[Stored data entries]
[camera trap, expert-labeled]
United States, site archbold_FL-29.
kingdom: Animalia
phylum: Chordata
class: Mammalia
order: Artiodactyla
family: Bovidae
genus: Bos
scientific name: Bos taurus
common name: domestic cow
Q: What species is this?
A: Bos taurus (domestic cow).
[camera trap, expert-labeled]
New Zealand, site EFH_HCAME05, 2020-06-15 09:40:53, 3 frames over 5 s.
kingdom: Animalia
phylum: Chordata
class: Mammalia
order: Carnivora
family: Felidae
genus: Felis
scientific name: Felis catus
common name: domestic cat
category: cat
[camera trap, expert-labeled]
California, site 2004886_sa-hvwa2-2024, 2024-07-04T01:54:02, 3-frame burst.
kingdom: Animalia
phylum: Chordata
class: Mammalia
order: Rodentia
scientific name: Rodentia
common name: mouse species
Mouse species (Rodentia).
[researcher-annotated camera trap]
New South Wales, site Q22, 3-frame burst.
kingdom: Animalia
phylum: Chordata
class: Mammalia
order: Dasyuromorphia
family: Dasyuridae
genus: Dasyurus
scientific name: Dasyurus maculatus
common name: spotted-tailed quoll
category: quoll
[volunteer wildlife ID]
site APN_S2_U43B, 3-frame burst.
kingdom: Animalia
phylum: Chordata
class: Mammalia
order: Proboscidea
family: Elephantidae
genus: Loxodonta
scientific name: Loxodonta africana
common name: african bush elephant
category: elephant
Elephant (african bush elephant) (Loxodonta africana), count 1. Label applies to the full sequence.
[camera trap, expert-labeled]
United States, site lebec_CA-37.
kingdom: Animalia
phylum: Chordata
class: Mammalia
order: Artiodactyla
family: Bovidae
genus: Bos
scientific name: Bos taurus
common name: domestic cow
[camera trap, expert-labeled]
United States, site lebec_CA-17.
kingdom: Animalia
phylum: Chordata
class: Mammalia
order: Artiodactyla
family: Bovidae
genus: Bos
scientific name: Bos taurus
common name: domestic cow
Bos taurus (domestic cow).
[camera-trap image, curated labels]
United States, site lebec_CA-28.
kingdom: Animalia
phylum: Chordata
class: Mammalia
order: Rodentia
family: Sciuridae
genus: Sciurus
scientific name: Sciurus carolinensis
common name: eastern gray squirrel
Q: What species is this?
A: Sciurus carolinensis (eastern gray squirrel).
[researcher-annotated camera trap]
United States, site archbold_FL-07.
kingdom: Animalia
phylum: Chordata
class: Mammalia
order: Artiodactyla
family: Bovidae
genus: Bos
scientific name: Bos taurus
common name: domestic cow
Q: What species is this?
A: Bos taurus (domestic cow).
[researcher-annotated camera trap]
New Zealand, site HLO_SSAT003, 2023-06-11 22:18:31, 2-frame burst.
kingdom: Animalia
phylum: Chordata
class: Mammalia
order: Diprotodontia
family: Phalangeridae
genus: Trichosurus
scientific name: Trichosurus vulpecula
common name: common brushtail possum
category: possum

*EXERCISE DETAILS*
Reproduce every record that appears above, keeping the wording exact.

*FINAL ANSWER*
[camera trap, expert-labeled]
United States, site archbold_FL-29.
kingdom: Animalia
phylum: Chordata
class: Mammalia
order: Artiodactyla
family: Bovidae
genus: Bos
scientific name: Bos taurus
common name: domestic cow
Q: What species is this?
A: Bos taurus (domestic cow).
[camera trap, expert-labeled]
New Zealand, site EFH_HCAME05, 2020-06-15 09:40:53, 3 frames over 5 s.
kingdom: Animalia
phylum: Chordata
class: Mammalia
order: Carnivora
family: Felidae
genus: Felis
scientific name: Felis catus
common name: domestic cat
category: cat
[camera trap, expert-labeled]
California, site 2004886_sa-hvwa2-2024, 2024-07-04T01:54:02, 3-frame burst.
kingdom: Animalia
phylum: Chordata
class: Mammalia
order: Rodentia
scientific name: Rodentia
common name: mouse species
Mouse species (Rodentia).
[researcher-annotated camera trap]
New South Wales, site Q22, 3-frame burst.
kingdom: Animalia
phylum: Chordata
class: Mammalia
order: Dasyuromorphia
family: Dasyuridae
genus: Dasyurus
scientific name: Dasyurus maculatus
common name: spotted-tailed quoll
category: quoll
[volunteer wildlife ID]
site APN_S2_U43B, 3-frame burst.
kingdom: Animalia
phylum: Chordata
class: Mammalia
order: Proboscidea
family: Elephantidae
genus: Loxodonta
scientific name: Loxodonta africana
common name: african bush elephant
category: elephant
Elephant (african bush elephant) (Loxodonta africana), count 1. Label applies to the full sequence.
[camera trap, expert-labeled]
United States, site lebec_CA-37.
kingdom: Animalia
phylum: Chordata
class: Mammalia
order: Artiodactyla
family: Bovidae
genus: Bos
scientific name: Bos taurus
common name: domestic cow
[camera trap, expert-labeled]
United States, site lebec_CA-17.
kingdom: Animalia
phylum: Chordata
class: Mammalia
order: Artiodactyla
family: Bovidae
genus: Bos
scientific name: Bos taurus
common name: domestic cow
Bos taurus (domestic cow).
[camera-trap image, curated labels]
United States, site lebec_CA-28.
kingdom: Animalia
phylum: Chordata
class: Mammalia
order: Rodentia
family: Sciuridae
genus: Sciurus
scientific name: Sciurus carolinensis
common name: eastern gray squirrel
Q: What species is this?
A: Sciurus carolinensis (eastern gray squirrel).
[researcher-annotated camera trap]
United States, site archbold_FL-07.
kingdom: Animalia
phylum: Chordata
class: Mammalia
order: Artiodactyla
family: Bovidae
genus: Bos
scientific name: Bos taurus
common name: domestic cow
Q: What species is this?
A: Bos taurus (domestic cow).
[researcher-annotated camera trap]
New Zealand, site HLO_SSAT003, 2023-06-11 22:18:31, 2-frame burst.
kingdom: Animalia
phylum: Chordata
class: Mammalia
order: Diprotodontia
family: Phalangeridae
genus: Trichosurus
scientific name: Trichosurus vulpecula
common name: common brushtail possum
category: possum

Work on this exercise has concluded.